Jack Wax

When we were kids one of our favorite late winter, early spring treats was Jack Wax.  Jack Wax is made from Maple syrup.  We had to gather nice, clean snow; you don’t want dirt in your snack.  It was much easier to set a pan on the porch and let the falling snow fill it up.  However, Mother Nature does not always cooperate and sometimes we had to dig under the top crust to find clean snow.  While we were outside our Mom would boil the Maple syrup to make it thicker, probably to the soft candy stage.  When the syrup was just the right consistency, Mom would pour it in squiggly patterns on the pan of snow.  We had to wait for it to cool, the hardest part, and then with tooth picks we got to pick up pieces of the maple candy.

The Maple Sugaring Season has started here in upstate New York.  The nights are below freezing and the days are warm, so the sap travels up from the roots and back down again. There are commercial operations in our area that make Maple Syrup to sell.  They have sugar houses with huge vats to boil the sap into syrup.  There are also many hobbyists that gather sap and boil it down for their own use.

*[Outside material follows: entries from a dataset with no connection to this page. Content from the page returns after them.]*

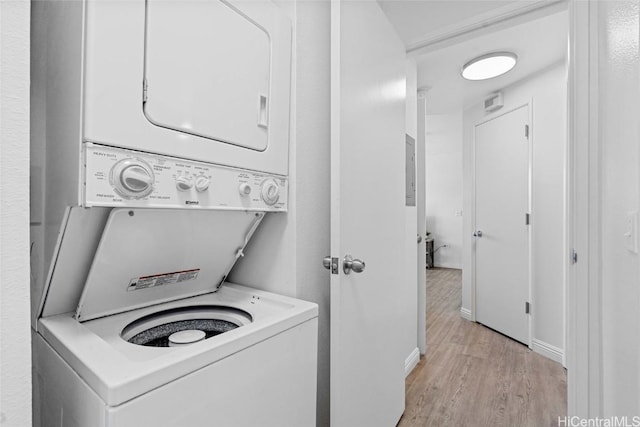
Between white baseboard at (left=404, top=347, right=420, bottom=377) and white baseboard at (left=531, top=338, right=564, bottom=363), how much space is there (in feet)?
3.69

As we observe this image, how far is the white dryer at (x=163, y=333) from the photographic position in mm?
616

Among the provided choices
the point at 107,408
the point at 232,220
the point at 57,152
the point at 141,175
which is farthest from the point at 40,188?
the point at 107,408

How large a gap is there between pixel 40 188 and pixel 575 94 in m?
1.98

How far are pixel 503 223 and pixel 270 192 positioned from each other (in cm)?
286

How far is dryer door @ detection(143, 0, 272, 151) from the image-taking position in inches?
30.6

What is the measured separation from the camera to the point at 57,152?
2.63 feet

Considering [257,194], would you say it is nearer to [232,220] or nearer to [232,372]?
[232,220]

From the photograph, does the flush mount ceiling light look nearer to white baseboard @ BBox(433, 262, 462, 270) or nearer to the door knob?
the door knob

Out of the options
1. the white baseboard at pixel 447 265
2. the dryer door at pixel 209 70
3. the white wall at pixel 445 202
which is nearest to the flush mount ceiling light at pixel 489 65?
the dryer door at pixel 209 70

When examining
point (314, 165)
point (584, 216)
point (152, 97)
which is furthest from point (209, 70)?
point (584, 216)

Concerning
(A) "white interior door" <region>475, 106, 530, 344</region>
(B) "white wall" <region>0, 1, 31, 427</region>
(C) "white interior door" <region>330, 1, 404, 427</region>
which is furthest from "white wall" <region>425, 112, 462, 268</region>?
(B) "white wall" <region>0, 1, 31, 427</region>

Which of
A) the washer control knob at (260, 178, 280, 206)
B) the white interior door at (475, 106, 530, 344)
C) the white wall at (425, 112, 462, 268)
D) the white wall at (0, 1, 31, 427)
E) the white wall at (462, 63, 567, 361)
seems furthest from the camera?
the white wall at (425, 112, 462, 268)

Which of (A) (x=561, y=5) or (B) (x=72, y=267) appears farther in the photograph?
(A) (x=561, y=5)

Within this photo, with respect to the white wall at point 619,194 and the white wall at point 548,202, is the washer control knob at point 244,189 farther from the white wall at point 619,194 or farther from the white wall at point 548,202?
the white wall at point 548,202
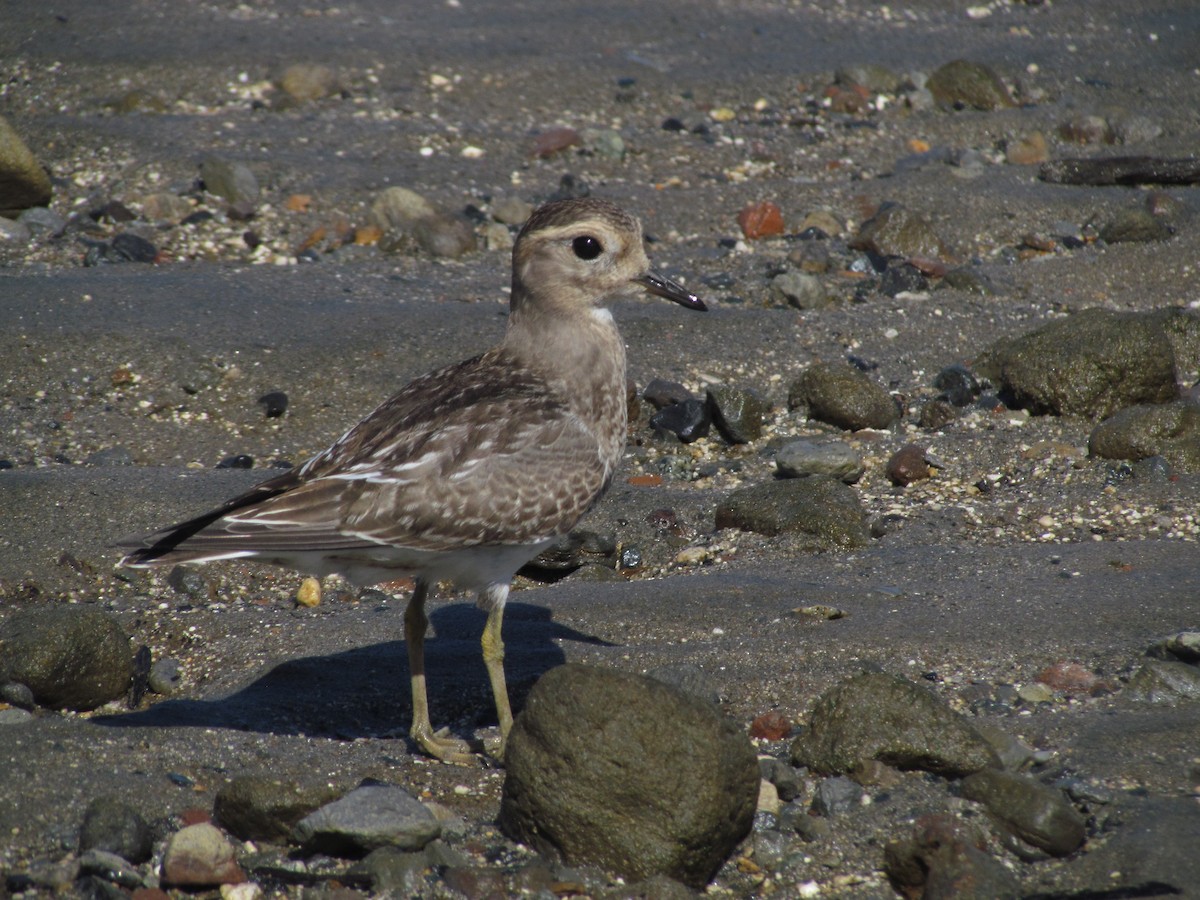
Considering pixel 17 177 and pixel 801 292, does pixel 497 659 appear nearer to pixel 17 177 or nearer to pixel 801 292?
pixel 801 292

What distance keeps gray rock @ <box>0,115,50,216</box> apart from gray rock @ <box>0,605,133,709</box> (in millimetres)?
4615

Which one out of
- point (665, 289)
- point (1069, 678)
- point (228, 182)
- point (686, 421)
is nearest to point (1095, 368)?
point (686, 421)

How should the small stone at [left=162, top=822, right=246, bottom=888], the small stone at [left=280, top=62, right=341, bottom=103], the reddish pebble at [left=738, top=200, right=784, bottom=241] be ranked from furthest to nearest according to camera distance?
the small stone at [left=280, top=62, right=341, bottom=103] → the reddish pebble at [left=738, top=200, right=784, bottom=241] → the small stone at [left=162, top=822, right=246, bottom=888]

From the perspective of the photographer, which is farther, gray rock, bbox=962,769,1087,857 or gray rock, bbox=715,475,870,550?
gray rock, bbox=715,475,870,550

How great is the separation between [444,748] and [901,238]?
5676 millimetres

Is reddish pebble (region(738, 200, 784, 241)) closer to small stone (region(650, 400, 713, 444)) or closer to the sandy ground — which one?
the sandy ground

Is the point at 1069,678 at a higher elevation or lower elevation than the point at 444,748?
higher

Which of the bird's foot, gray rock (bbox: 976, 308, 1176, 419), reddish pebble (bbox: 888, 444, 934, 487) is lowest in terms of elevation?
the bird's foot

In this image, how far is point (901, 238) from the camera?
882 cm

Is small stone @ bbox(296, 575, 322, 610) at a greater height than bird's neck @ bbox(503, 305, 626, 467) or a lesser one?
lesser

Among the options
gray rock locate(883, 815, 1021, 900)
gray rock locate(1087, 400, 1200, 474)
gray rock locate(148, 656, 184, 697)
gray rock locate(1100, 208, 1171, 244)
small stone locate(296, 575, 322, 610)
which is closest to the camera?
gray rock locate(883, 815, 1021, 900)

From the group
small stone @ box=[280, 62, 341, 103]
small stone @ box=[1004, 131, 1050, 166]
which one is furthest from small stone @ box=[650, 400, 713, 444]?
small stone @ box=[280, 62, 341, 103]

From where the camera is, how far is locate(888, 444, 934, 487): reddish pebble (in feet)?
21.2

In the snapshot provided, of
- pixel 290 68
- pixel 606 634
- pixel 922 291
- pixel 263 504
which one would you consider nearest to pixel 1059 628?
pixel 606 634
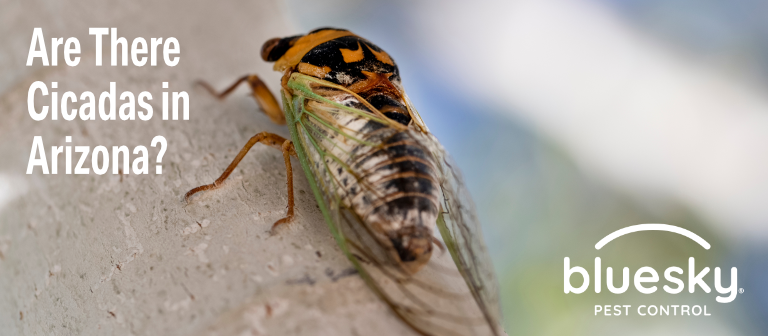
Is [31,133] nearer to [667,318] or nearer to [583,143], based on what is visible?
[667,318]

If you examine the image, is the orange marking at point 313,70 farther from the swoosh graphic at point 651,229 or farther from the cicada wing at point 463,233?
the swoosh graphic at point 651,229

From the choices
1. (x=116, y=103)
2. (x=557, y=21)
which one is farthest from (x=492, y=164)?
(x=116, y=103)

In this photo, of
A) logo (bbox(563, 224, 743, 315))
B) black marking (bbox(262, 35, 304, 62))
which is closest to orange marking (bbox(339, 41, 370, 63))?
black marking (bbox(262, 35, 304, 62))

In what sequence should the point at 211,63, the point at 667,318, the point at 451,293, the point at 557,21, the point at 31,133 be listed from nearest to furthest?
the point at 451,293 < the point at 31,133 < the point at 211,63 < the point at 667,318 < the point at 557,21

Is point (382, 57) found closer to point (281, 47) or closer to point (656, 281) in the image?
point (281, 47)

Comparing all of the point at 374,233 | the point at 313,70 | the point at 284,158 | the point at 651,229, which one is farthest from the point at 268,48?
the point at 651,229

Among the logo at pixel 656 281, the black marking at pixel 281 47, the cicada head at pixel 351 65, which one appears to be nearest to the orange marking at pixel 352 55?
the cicada head at pixel 351 65
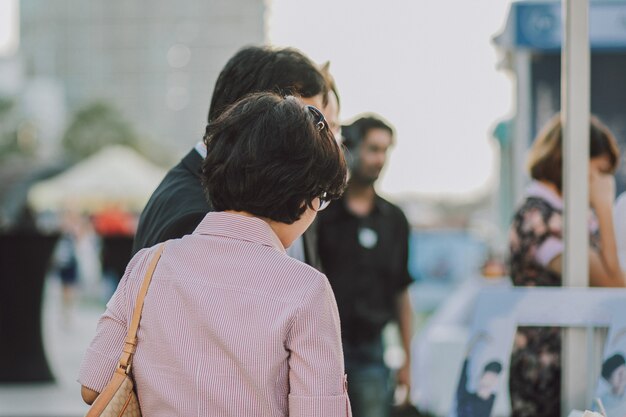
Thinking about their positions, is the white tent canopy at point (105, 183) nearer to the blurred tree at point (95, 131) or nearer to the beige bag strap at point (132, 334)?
the beige bag strap at point (132, 334)

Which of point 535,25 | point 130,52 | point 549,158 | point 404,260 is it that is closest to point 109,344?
point 549,158

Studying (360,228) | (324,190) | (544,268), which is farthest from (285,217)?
(360,228)

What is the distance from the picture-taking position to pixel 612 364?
2764 millimetres

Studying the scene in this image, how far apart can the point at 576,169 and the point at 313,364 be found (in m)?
1.33

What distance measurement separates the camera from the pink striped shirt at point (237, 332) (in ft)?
6.14

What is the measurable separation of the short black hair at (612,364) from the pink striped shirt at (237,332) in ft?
3.59

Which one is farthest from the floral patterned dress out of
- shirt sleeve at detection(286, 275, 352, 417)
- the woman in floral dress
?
shirt sleeve at detection(286, 275, 352, 417)

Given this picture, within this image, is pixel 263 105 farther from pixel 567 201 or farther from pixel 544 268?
pixel 544 268

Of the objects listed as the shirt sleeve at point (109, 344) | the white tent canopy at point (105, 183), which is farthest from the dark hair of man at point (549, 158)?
the white tent canopy at point (105, 183)

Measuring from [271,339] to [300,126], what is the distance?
394 mm

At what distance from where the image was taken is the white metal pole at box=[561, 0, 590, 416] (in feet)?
9.44

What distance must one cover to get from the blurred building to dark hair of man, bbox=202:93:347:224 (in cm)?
8636

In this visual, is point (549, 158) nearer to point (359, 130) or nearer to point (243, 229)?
→ point (359, 130)

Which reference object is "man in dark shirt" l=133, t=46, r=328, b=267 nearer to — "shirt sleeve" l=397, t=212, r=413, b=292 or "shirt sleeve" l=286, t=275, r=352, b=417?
"shirt sleeve" l=286, t=275, r=352, b=417
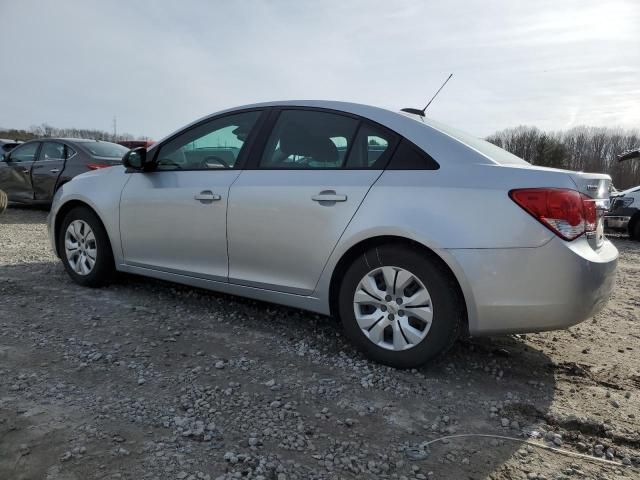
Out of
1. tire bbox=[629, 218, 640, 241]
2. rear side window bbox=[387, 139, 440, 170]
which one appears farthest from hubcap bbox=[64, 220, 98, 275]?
tire bbox=[629, 218, 640, 241]

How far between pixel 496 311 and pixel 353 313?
2.78 ft

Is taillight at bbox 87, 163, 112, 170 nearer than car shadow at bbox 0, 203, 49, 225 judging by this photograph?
Yes

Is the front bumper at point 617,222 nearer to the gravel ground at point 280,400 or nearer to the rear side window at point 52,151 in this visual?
the gravel ground at point 280,400

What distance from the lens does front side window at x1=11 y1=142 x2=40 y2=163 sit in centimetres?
955

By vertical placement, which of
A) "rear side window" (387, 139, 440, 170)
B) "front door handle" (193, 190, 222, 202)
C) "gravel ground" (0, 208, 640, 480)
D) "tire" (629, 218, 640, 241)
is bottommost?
"gravel ground" (0, 208, 640, 480)

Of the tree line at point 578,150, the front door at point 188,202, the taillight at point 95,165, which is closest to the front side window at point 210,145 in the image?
the front door at point 188,202

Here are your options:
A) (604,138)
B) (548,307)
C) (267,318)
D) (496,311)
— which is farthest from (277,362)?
(604,138)

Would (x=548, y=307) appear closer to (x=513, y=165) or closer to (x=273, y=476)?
(x=513, y=165)

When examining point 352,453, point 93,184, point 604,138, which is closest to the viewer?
point 352,453

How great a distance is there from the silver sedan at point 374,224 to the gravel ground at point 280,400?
1.12ft

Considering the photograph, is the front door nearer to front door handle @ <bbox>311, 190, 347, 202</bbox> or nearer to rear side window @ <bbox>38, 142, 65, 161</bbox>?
front door handle @ <bbox>311, 190, 347, 202</bbox>

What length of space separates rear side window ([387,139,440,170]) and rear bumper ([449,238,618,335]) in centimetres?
56

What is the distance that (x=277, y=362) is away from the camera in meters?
3.12

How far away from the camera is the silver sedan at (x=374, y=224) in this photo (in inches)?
105
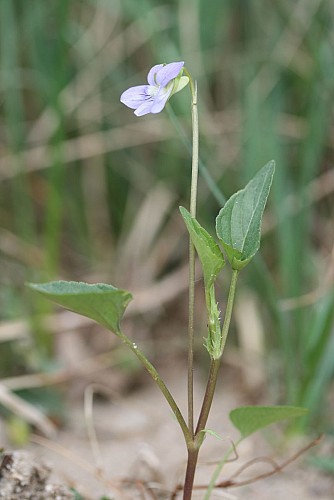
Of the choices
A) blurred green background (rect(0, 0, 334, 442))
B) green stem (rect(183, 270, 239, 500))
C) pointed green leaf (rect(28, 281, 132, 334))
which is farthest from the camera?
blurred green background (rect(0, 0, 334, 442))

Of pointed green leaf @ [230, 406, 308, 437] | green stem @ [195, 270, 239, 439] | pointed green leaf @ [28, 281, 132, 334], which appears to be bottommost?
pointed green leaf @ [230, 406, 308, 437]

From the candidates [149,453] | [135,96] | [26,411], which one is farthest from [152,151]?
[135,96]

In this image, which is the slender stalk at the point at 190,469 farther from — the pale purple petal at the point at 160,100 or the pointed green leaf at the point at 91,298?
the pale purple petal at the point at 160,100

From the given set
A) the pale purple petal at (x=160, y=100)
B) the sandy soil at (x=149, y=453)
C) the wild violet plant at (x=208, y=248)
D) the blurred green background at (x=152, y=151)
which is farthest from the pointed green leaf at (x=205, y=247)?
the blurred green background at (x=152, y=151)

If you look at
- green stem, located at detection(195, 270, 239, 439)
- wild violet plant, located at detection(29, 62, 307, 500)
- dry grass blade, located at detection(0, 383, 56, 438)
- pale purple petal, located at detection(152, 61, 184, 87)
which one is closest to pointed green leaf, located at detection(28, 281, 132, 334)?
wild violet plant, located at detection(29, 62, 307, 500)

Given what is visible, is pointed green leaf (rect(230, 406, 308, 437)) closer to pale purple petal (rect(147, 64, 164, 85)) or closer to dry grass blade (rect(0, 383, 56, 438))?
pale purple petal (rect(147, 64, 164, 85))

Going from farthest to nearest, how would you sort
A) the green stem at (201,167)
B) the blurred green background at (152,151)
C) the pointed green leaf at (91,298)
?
the blurred green background at (152,151)
the green stem at (201,167)
the pointed green leaf at (91,298)

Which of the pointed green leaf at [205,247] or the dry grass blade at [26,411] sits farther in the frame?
the dry grass blade at [26,411]
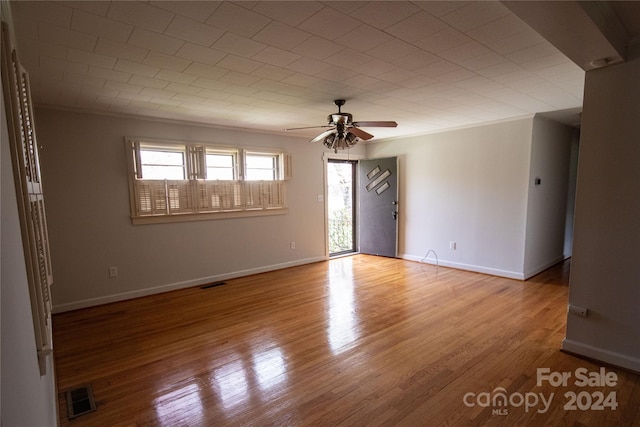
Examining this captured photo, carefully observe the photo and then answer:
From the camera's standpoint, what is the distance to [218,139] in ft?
14.8

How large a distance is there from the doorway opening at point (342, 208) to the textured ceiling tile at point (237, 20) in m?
4.44

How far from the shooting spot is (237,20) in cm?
175

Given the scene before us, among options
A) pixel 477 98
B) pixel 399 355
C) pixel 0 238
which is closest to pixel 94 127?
pixel 0 238

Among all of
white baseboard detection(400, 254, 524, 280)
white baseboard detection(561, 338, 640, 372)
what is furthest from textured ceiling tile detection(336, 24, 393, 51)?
white baseboard detection(400, 254, 524, 280)

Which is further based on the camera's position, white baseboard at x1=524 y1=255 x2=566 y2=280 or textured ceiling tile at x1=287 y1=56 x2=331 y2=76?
white baseboard at x1=524 y1=255 x2=566 y2=280

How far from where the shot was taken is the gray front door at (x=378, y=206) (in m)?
5.86

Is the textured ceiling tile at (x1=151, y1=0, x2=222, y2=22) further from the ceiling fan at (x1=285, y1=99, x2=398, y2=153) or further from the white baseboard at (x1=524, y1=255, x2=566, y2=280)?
the white baseboard at (x1=524, y1=255, x2=566, y2=280)

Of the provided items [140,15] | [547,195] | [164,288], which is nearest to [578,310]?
[547,195]

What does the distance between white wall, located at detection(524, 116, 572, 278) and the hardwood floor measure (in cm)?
80

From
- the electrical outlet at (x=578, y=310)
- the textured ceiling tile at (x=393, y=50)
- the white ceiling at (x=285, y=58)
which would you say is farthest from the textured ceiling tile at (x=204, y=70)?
the electrical outlet at (x=578, y=310)

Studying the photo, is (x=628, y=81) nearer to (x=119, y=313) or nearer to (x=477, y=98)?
(x=477, y=98)

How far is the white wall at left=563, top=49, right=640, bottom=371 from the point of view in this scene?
7.17ft

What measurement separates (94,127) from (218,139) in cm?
146

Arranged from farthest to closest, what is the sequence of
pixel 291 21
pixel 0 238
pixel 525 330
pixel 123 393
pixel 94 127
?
pixel 94 127, pixel 525 330, pixel 123 393, pixel 291 21, pixel 0 238
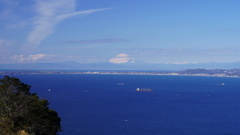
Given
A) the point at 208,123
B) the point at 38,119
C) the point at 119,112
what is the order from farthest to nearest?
1. the point at 119,112
2. the point at 208,123
3. the point at 38,119

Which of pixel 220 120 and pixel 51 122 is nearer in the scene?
pixel 51 122

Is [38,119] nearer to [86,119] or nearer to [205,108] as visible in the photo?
[86,119]

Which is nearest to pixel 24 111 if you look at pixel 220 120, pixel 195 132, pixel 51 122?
pixel 51 122

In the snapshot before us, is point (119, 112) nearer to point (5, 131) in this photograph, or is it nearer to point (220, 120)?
point (220, 120)

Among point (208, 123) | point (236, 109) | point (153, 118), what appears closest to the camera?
point (208, 123)

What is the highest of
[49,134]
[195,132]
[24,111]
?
[24,111]

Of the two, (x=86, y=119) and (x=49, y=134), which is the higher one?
(x=49, y=134)
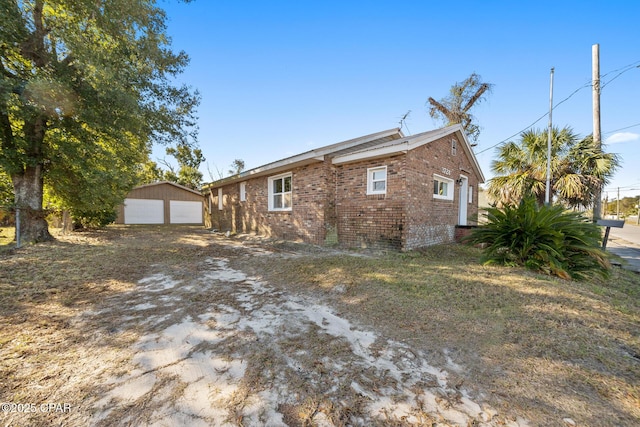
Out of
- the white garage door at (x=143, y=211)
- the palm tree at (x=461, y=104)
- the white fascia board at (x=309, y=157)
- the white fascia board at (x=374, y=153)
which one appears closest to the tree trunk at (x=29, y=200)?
the white fascia board at (x=309, y=157)

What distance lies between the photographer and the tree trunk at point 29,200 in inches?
298

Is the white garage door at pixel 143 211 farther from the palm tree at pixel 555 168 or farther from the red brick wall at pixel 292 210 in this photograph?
the palm tree at pixel 555 168

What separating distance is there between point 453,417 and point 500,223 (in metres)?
5.10

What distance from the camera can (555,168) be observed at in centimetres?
1063

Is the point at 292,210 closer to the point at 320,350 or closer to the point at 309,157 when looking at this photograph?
the point at 309,157

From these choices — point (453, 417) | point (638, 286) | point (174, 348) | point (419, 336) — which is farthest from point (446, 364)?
point (638, 286)

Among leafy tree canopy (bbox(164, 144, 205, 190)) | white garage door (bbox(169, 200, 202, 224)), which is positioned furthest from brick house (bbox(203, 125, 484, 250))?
leafy tree canopy (bbox(164, 144, 205, 190))

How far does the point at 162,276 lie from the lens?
468 cm

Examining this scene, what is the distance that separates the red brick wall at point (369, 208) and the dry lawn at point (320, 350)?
2827 millimetres

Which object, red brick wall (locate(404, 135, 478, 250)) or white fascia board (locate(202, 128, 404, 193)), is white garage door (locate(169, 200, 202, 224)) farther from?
red brick wall (locate(404, 135, 478, 250))

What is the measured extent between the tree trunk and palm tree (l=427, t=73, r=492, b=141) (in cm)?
2282

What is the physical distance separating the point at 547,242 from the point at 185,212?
79.3 feet

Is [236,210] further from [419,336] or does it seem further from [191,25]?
[419,336]

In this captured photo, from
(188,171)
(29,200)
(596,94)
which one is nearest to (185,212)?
(188,171)
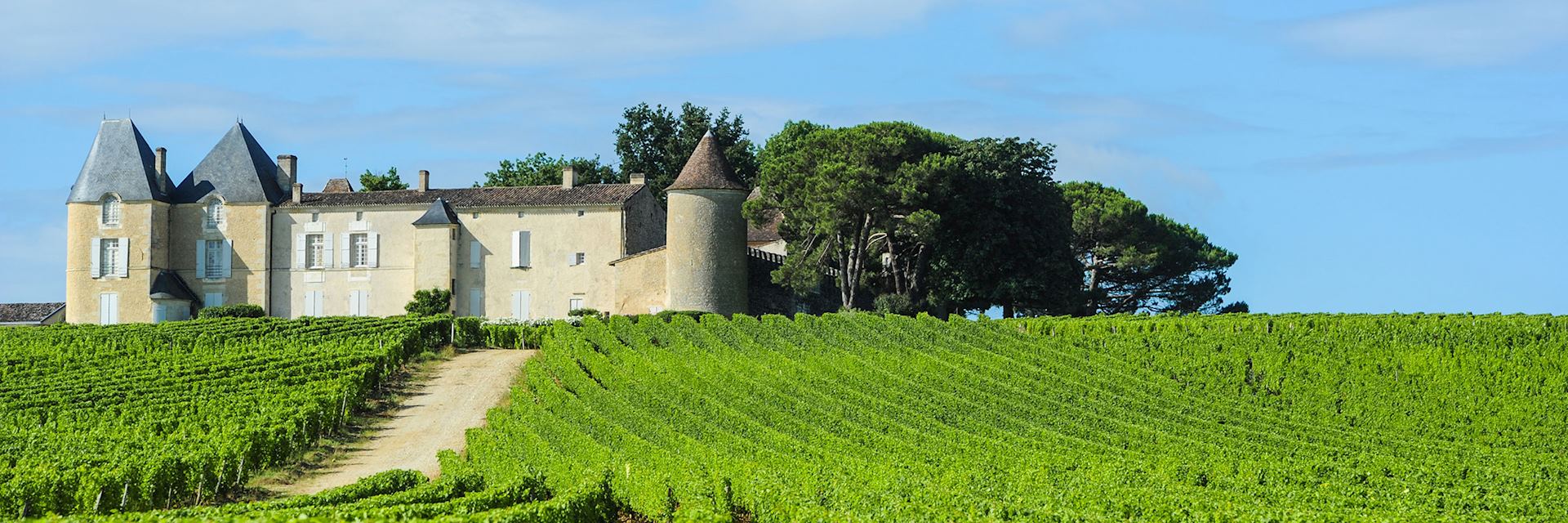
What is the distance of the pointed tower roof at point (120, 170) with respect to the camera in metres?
55.7

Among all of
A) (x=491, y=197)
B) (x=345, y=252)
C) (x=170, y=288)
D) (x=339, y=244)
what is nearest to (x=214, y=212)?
(x=170, y=288)

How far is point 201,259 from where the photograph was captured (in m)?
55.9

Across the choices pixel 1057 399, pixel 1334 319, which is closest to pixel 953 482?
pixel 1057 399

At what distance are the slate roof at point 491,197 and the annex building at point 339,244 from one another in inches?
2.6

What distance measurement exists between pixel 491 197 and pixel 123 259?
13.1m

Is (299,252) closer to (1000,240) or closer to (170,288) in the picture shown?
(170,288)

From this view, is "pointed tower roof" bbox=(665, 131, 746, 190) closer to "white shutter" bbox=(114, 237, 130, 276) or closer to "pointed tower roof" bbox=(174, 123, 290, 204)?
"pointed tower roof" bbox=(174, 123, 290, 204)

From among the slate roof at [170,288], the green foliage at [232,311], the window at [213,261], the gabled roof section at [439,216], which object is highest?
the gabled roof section at [439,216]

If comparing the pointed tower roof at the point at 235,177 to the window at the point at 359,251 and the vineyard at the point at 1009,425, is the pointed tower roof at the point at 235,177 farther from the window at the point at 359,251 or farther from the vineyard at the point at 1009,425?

My Dad and brothers were hobbyists for a season.  We were all very excited that they were going to make us Maple Syrup.  They tapped some trees and gathered buckets of sap.  They started a fire in our little fire pit in the back yard and put a huge pan on the grate to start boiling the sap.  It takes forty gallons of sap to make one gallon of syrup.  That’s a whole lot of time to spend feeding a fire and adding sap to the pan.  There was also the nuisance of the ash that kept falling into the pan.  My Dad did most of the actual work; my brothers got bored with watching the sap boil and ran off to play with their friends.

Now that I know how much time goes into making Maple Syrup, I appreciate the farmers that spend the early spring sugaring!  Pure Maple Syrup is the best and it makes the best Jack Wax!